[Opening Information section]

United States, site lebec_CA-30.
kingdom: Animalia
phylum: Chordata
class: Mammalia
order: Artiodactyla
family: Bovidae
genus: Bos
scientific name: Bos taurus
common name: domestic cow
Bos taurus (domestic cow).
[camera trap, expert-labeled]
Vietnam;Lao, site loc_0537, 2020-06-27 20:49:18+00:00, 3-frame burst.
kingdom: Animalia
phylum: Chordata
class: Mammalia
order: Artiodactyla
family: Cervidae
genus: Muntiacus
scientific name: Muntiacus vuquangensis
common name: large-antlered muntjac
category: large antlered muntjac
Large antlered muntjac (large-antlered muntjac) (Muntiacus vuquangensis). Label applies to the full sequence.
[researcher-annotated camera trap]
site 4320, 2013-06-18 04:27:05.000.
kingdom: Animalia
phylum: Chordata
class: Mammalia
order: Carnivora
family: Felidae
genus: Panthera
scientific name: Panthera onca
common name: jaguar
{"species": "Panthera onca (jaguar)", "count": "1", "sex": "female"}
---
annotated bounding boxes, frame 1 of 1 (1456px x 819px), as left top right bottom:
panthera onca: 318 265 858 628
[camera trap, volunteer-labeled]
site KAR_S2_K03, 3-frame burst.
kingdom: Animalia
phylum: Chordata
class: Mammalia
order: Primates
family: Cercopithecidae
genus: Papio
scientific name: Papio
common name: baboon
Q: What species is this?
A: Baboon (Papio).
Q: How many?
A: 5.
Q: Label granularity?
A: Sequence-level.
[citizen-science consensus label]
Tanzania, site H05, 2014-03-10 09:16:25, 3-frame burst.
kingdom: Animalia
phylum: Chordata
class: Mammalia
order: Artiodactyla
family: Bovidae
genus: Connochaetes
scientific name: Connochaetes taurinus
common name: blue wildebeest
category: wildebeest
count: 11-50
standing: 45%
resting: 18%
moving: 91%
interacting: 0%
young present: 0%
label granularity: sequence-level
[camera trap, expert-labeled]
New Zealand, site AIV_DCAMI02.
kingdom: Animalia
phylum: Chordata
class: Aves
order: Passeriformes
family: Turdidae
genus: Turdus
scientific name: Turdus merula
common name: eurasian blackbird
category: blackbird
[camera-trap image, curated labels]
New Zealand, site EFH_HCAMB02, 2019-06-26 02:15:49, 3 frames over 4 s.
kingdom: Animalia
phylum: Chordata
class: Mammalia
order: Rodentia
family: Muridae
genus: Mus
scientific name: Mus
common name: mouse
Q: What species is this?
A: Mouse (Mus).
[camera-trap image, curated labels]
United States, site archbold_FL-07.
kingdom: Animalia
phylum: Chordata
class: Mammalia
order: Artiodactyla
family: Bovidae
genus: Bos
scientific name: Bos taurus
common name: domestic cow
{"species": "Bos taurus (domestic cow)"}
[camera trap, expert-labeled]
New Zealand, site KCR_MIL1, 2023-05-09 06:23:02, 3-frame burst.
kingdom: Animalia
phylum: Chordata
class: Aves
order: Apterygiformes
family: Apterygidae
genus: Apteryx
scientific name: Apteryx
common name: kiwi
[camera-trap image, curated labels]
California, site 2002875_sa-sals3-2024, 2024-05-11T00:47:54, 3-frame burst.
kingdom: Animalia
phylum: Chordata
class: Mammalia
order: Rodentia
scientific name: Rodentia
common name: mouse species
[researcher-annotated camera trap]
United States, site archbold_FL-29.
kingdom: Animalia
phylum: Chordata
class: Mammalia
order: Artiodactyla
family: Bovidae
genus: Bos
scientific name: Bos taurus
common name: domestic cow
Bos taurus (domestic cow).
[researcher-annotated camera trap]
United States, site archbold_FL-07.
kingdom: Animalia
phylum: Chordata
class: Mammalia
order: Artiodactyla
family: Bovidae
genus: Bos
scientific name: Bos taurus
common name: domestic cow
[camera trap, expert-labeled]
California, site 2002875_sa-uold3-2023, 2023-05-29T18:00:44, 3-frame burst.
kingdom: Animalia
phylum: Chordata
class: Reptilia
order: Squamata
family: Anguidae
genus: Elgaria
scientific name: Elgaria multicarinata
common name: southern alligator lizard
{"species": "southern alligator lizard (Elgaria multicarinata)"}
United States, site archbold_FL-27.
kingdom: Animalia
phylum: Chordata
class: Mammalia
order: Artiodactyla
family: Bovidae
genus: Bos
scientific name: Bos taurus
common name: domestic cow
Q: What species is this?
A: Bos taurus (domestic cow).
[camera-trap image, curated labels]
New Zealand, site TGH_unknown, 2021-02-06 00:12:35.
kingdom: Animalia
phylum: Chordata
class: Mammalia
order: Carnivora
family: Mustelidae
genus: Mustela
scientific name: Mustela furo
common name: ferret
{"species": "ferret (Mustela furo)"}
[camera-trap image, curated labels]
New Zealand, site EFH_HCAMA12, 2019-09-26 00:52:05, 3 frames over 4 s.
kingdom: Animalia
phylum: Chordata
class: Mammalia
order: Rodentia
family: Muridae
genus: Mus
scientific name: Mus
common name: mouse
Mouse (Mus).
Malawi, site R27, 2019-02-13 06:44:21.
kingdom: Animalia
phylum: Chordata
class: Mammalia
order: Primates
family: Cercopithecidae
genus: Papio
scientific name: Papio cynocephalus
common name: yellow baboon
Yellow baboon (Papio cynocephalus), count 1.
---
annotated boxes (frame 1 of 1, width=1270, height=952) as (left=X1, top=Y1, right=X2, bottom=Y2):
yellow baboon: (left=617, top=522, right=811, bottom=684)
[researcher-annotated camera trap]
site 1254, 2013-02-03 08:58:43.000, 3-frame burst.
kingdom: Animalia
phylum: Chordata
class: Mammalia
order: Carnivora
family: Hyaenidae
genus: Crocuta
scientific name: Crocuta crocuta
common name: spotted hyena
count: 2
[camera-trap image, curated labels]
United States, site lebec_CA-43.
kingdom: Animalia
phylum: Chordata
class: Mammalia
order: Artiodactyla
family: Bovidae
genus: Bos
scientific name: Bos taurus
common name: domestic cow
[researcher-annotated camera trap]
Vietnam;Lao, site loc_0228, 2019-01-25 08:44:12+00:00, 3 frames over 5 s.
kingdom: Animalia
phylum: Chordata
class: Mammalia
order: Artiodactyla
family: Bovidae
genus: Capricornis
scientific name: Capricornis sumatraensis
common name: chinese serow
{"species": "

[Closing Information section]

What the exercise asks for is the listing above, retyped in full.

United States, site lebec_CA-30.
kingdom: Animalia
phylum: Chordata
class: Mammalia
order: Artiodactyla
family: Bovidae
genus: Bos
scientific name: Bos taurus
common name: domestic cow
Bos taurus (domestic cow).
[camera trap, expert-labeled]
Vietnam;Lao, site loc_0537, 2020-06-27 20:49:18+00:00, 3-frame burst.
kingdom: Animalia
phylum: Chordata
class: Mammalia
order: Artiodactyla
family: Cervidae
genus: Muntiacus
scientific name: Muntiacus vuquangensis
common name: large-antlered muntjac
category: large antlered muntjac
Large antlered muntjac (large-antlered muntjac) (Muntiacus vuquangensis). Label applies to the full sequence.
[researcher-annotated camera trap]
site 4320, 2013-06-18 04:27:05.000.
kingdom: Animalia
phylum: Chordata
class: Mammalia
order: Carnivora
family: Felidae
genus: Panthera
scientific name: Panthera onca
common name: jaguar
{"species": "Panthera onca (jaguar)", "count": "1", "sex": "female"}
---
annotated bounding boxes, frame 1 of 1 (1456px x 819px), as left top right bottom:
panthera onca: 318 265 858 628
[camera trap, volunteer-labeled]
site KAR_S2_K03, 3-frame burst.
kingdom: Animalia
phylum: Chordata
class: Mammalia
order: Primates
family: Cercopithecidae
genus: Papio
scientific name: Papio
common name: baboon
Q: What species is this?
A: Baboon (Papio).
Q: How many?
A: 5.
Q: Label granularity?
A: Sequence-level.
[citizen-science consensus label]
Tanzania, site H05, 2014-03-10 09:16:25, 3-frame burst.
kingdom: Animalia
phylum: Chordata
class: Mammalia
order: Artiodactyla
family: Bovidae
genus: Connochaetes
scientific name: Connochaetes taurinus
common name: blue wildebeest
category: wildebeest
count: 11-50
standing: 45%
resting: 18%
moving: 91%
interacting: 0%
young present: 0%
label granularity: sequence-level
[camera trap, expert-labeled]
New Zealand, site AIV_DCAMI02.
kingdom: Animalia
phylum: Chordata
class: Aves
order: Passeriformes
family: Turdidae
genus: Turdus
scientific name: Turdus merula
common name: eurasian blackbird
category: blackbird
[camera-trap image, curated labels]
New Zealand, site EFH_HCAMB02, 2019-06-26 02:15:49, 3 frames over 4 s.
kingdom: Animalia
phylum: Chordata
class: Mammalia
order: Rodentia
family: Muridae
genus: Mus
scientific name: Mus
common name: mouse
Q: What species is this?
A: Mouse (Mus).
[camera-trap image, curated labels]
United States, site archbold_FL-07.
kingdom: Animalia
phylum: Chordata
class: Mammalia
order: Artiodactyla
family: Bovidae
genus: Bos
scientific name: Bos taurus
common name: domestic cow
{"species": "Bos taurus (domestic cow)"}
[camera trap, expert-labeled]
New Zealand, site KCR_MIL1, 2023-05-09 06:23:02, 3-frame burst.
kingdom: Animalia
phylum: Chordata
class: Aves
order: Apterygiformes
family: Apterygidae
genus: Apteryx
scientific name: Apteryx
common name: kiwi
[camera-trap image, curated labels]
California, site 2002875_sa-sals3-2024, 2024-05-11T00:47:54, 3-frame burst.
kingdom: Animalia
phylum: Chordata
class: Mammalia
order: Rodentia
scientific name: Rodentia
common name: mouse species
[researcher-annotated camera trap]
United States, site archbold_FL-29.
kingdom: Animalia
phylum: Chordata
class: Mammalia
order: Artiodactyla
family: Bovidae
genus: Bos
scientific name: Bos taurus
common name: domestic cow
Bos taurus (domestic cow).
[researcher-annotated camera trap]
United States, site archbold_FL-07.
kingdom: Animalia
phylum: Chordata
class: Mammalia
order: Artiodactyla
family: Bovidae
genus: Bos
scientific name: Bos taurus
common name: domestic cow
[camera trap, expert-labeled]
California, site 2002875_sa-uold3-2023, 2023-05-29T18:00:44, 3-frame burst.
kingdom: Animalia
phylum: Chordata
class: Reptilia
order: Squamata
family: Anguidae
genus: Elgaria
scientific name: Elgaria multicarinata
common name: southern alligator lizard
{"species": "southern alligator lizard (Elgaria multicarinata)"}
United States, site archbold_FL-27.
kingdom: Animalia
phylum: Chordata
class: Mammalia
order: Artiodactyla
family: Bovidae
genus: Bos
scientific name: Bos taurus
common name: domestic cow
Q: What species is this?
A: Bos taurus (domestic cow).
[camera-trap image, curated labels]
New Zealand, site TGH_unknown, 2021-02-06 00:12:35.
kingdom: Animalia
phylum: Chordata
class: Mammalia
order: Carnivora
family: Mustelidae
genus: Mustela
scientific name: Mustela furo
common name: ferret
{"species": "ferret (Mustela furo)"}
[camera-trap image, curated labels]
New Zealand, site EFH_HCAMA12, 2019-09-26 00:52:05, 3 frames over 4 s.
kingdom: Animalia
phylum: Chordata
class: Mammalia
order: Rodentia
family: Muridae
genus: Mus
scientific name: Mus
common name: mouse
Mouse (Mus).
Malawi, site R27, 2019-02-13 06:44:21.
kingdom: Animalia
phylum: Chordata
class: Mammalia
order: Primates
family: Cercopithecidae
genus: Papio
scientific name: Papio cynocephalus
common name: yellow baboon
Yellow baboon (Papio cynocephalus), count 1.
---
annotated boxes (frame 1 of 1, width=1270, height=952) as (left=X1, top=Y1, right=X2, bottom=Y2):
yellow baboon: (left=617, top=522, right=811, bottom=684)
[researcher-annotated camera trap]
site 1254, 2013-02-03 08:58:43.000, 3-frame burst.
kingdom: Animalia
phylum: Chordata
class: Mammalia
order: Carnivora
family: Hyaenidae
genus: Crocuta
scientific name: Crocuta crocuta
common name: spotted hyena
count: 2
[camera-trap image, curated labels]
United States, site lebec_CA-43.
kingdom: Animalia
phylum: Chordata
class: Mammalia
order: Artiodactyla
family: Bovidae
genus: Bos
scientific name: Bos taurus
common name: domestic cow
[researcher-annotated camera trap]
Vietnam;Lao, site loc_0228, 2019-01-25 08:44:12+00:00, 3 frames over 5 s.
kingdom: Animalia
phylum: Chordata
class: Mammalia
order: Artiodactyla
family: Bovidae
genus: Capricornis
scientific name: Capricornis sumatraensis
common name: chinese serow
{"species": "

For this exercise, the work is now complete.